Breast cancer is a cancer that starts in the tissues of the breast. There are several types of breast cancer, including:
- The most common type begins in the lining of the ducts and is called ductal carcinoma.
- Another common type, called lobular carcinoma, occurs in the lobules (milk-producing glands).
- Paget's disease is a rare form of breast cancer that begins in the glands in or under the skin. It is often characterized by inflamed, red patches on the skin. The patches can occur in sweat glands, in the groin, or near the anus. Because Paget's disease often originates from breast duct cancer, the eczema-like cancer usually appears around the nipple.
- Inflammatory breast cancer is a rare form of invasive breast cancer. Usually there is no lump or tumor; rather this cancer makes the skin of the breast look red and feel warm. The breast skin also looks thick and pitted, much like an orange peel.
- Triple negative breast cancers are those that do not have estrogen receptors and progesterone receptors, and do not have an excess of the HER2 protein on the cancer cell surfaces. These breast cancers tend to occur more often in younger women and in African-American women. They tend to grow and spread faster than most other types of breast cancer. When breast cancer metastasizes, or spreads outside the breast, cancer cells are often found in the lymph nodes under the arm. If the cancer has reached these nodes, it may mean that cancer cells have spread to other parts of the body.
Cancer that spreads is the same disease and has the same name as the original, or primary cancer.
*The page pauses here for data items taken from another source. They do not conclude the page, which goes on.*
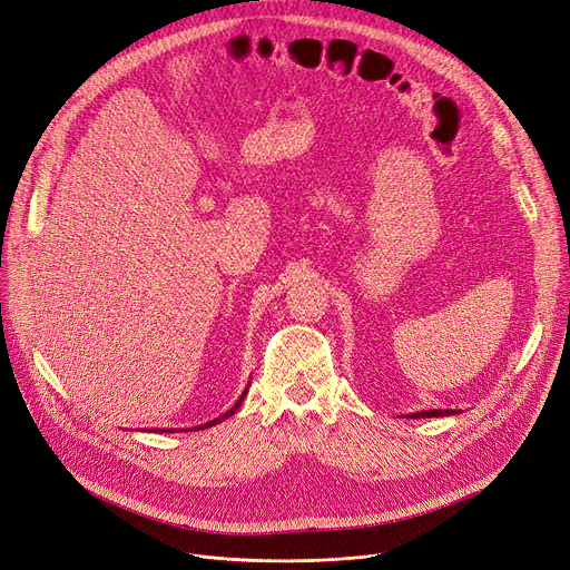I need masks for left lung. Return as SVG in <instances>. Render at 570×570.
Wrapping results in <instances>:
<instances>
[{
    "instance_id": "obj_1",
    "label": "left lung",
    "mask_w": 570,
    "mask_h": 570,
    "mask_svg": "<svg viewBox=\"0 0 570 570\" xmlns=\"http://www.w3.org/2000/svg\"><path fill=\"white\" fill-rule=\"evenodd\" d=\"M448 414H452L450 410H429V412H416V414H410L412 419H419V416H448Z\"/></svg>"
}]
</instances>
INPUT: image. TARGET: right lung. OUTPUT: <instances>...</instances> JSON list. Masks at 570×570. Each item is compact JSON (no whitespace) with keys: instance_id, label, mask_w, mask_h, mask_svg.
<instances>
[{"instance_id":"1","label":"right lung","mask_w":570,"mask_h":570,"mask_svg":"<svg viewBox=\"0 0 570 570\" xmlns=\"http://www.w3.org/2000/svg\"><path fill=\"white\" fill-rule=\"evenodd\" d=\"M246 393V391H244ZM244 393H242V399L235 403V407L228 412V414H235V410L242 405V401H244ZM228 414H224V416H218V419H214V422H207V424H203V426H197V429H209V426H214V424H218V422H224V419L228 416Z\"/></svg>"}]
</instances>
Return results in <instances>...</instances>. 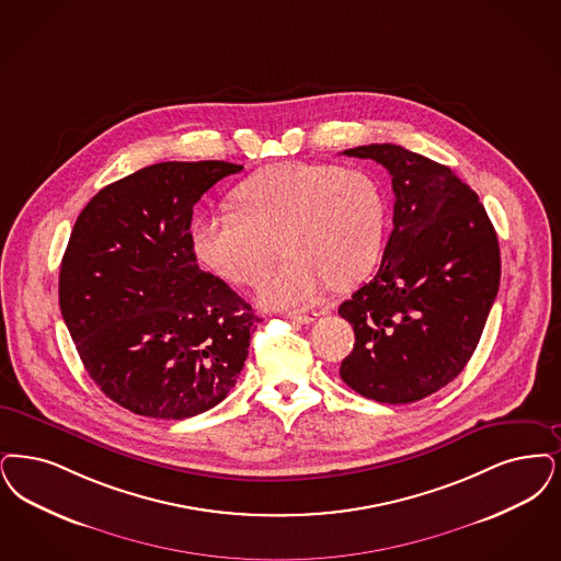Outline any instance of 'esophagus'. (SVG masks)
I'll use <instances>...</instances> for the list:
<instances>
[{"label": "esophagus", "instance_id": "esophagus-1", "mask_svg": "<svg viewBox=\"0 0 561 561\" xmlns=\"http://www.w3.org/2000/svg\"><path fill=\"white\" fill-rule=\"evenodd\" d=\"M288 317L294 319V321H300V323H313L319 313L317 311H290Z\"/></svg>", "mask_w": 561, "mask_h": 561}]
</instances>
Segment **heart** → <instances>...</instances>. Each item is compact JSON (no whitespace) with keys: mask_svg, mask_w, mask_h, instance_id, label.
<instances>
[{"mask_svg":"<svg viewBox=\"0 0 561 561\" xmlns=\"http://www.w3.org/2000/svg\"><path fill=\"white\" fill-rule=\"evenodd\" d=\"M233 201L238 210L192 224V250L217 275L252 286L275 263L284 236L291 259L259 290V300L271 307L307 305L330 284L348 288L380 256L383 196L359 169L277 162L242 181Z\"/></svg>","mask_w":561,"mask_h":561,"instance_id":"heart-1","label":"heart"}]
</instances>
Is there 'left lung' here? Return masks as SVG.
Instances as JSON below:
<instances>
[{
	"label": "left lung",
	"mask_w": 561,
	"mask_h": 561,
	"mask_svg": "<svg viewBox=\"0 0 561 561\" xmlns=\"http://www.w3.org/2000/svg\"><path fill=\"white\" fill-rule=\"evenodd\" d=\"M344 154L380 162L397 201L380 270L337 309L355 330L340 378L365 399L415 403L455 380L478 346L501 279L496 233L445 164L394 144Z\"/></svg>",
	"instance_id": "obj_1"
}]
</instances>
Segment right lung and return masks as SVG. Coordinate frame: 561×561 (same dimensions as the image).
<instances>
[{
	"label": "right lung",
	"instance_id": "obj_1",
	"mask_svg": "<svg viewBox=\"0 0 561 561\" xmlns=\"http://www.w3.org/2000/svg\"><path fill=\"white\" fill-rule=\"evenodd\" d=\"M244 167L158 162L100 190L60 265V311L91 380L116 404L185 420L221 403L261 321L198 267L194 204Z\"/></svg>",
	"mask_w": 561,
	"mask_h": 561
}]
</instances>
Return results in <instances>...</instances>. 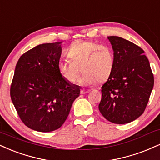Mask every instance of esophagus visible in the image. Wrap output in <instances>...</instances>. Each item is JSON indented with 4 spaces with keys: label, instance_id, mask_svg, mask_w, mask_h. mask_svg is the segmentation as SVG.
I'll return each mask as SVG.
<instances>
[{
    "label": "esophagus",
    "instance_id": "34e87169",
    "mask_svg": "<svg viewBox=\"0 0 160 160\" xmlns=\"http://www.w3.org/2000/svg\"><path fill=\"white\" fill-rule=\"evenodd\" d=\"M89 92H90V90H89V89H82L81 91H80V93H81V94H86V93Z\"/></svg>",
    "mask_w": 160,
    "mask_h": 160
}]
</instances>
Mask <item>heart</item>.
Instances as JSON below:
<instances>
[{
	"label": "heart",
	"mask_w": 160,
	"mask_h": 160,
	"mask_svg": "<svg viewBox=\"0 0 160 160\" xmlns=\"http://www.w3.org/2000/svg\"><path fill=\"white\" fill-rule=\"evenodd\" d=\"M68 56L70 60H58L57 68L62 78L69 83L77 81L80 71L83 73L80 82L102 83L109 78L114 68L112 49L92 40L74 42L68 49Z\"/></svg>",
	"instance_id": "obj_1"
}]
</instances>
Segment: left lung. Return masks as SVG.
<instances>
[{"mask_svg": "<svg viewBox=\"0 0 160 160\" xmlns=\"http://www.w3.org/2000/svg\"><path fill=\"white\" fill-rule=\"evenodd\" d=\"M108 39L114 52V68L102 86L98 109L113 123H128L146 109L153 87V74L140 47L120 37Z\"/></svg>", "mask_w": 160, "mask_h": 160, "instance_id": "1", "label": "left lung"}]
</instances>
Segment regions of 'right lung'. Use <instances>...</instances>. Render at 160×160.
Segmentation results:
<instances>
[{
  "instance_id": "add662e5",
  "label": "right lung",
  "mask_w": 160,
  "mask_h": 160,
  "mask_svg": "<svg viewBox=\"0 0 160 160\" xmlns=\"http://www.w3.org/2000/svg\"><path fill=\"white\" fill-rule=\"evenodd\" d=\"M61 42L38 45L22 55L16 64L10 97L20 120L41 132L58 129L65 122L79 86L58 72Z\"/></svg>"
}]
</instances>
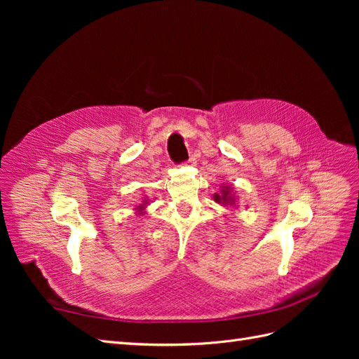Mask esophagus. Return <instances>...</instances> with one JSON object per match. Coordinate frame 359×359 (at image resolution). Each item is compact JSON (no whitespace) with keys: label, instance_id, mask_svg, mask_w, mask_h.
Returning <instances> with one entry per match:
<instances>
[{"label":"esophagus","instance_id":"obj_1","mask_svg":"<svg viewBox=\"0 0 359 359\" xmlns=\"http://www.w3.org/2000/svg\"><path fill=\"white\" fill-rule=\"evenodd\" d=\"M182 165H184V166H194V165H196V160H194L193 157H190L189 160H186V161H184V163H182Z\"/></svg>","mask_w":359,"mask_h":359}]
</instances>
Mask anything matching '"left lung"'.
Wrapping results in <instances>:
<instances>
[{"label": "left lung", "instance_id": "8db88e82", "mask_svg": "<svg viewBox=\"0 0 359 359\" xmlns=\"http://www.w3.org/2000/svg\"><path fill=\"white\" fill-rule=\"evenodd\" d=\"M214 199L215 202H222L223 205H232L233 203V194H231V191L227 189H223L222 190V196H219V194H214Z\"/></svg>", "mask_w": 359, "mask_h": 359}]
</instances>
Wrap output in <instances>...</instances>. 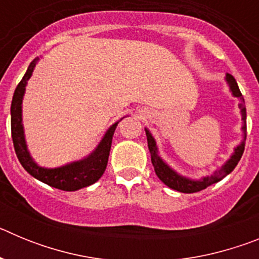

When breast cancer spreads, it is called metastatic breast cancer, even though the secondary tumor is in another organ. This may also be called "distant" disease.
Breast cancer may be invasive or noninvasive. Invasive means it has spread from the milk duct or lobule to other tissues in the breast. Noninvasive means it has not yet invaded other breast tissue. Noninvasive breast cancer is called "in situ."
Signs and Symptoms of Breast Cancer
The following are the most common symptoms of breast cancer. However, each individual may experience symptoms differently. Early breast cancer usually does not cause pain and may cause no symptoms at all. And, some breast cancers never cause symptoms or other indications of a problem.
As the cancer grows, however, it can cause changes that women and men should watch for, such as:
- A lump or thickening (a mass, swelling, skin irritation, or distortion) in or near the breast or in the underarm area
- A change in the size or shape of the breast
- A change in the color or feel of the skin of the breast, areola, or nipple (dimpled, puckered, red, swollen, or scaly)
- Nipple discharge, erosion, inversion, or tenderness
- A woman (or man) should consult a physician when any of these changes are noticed.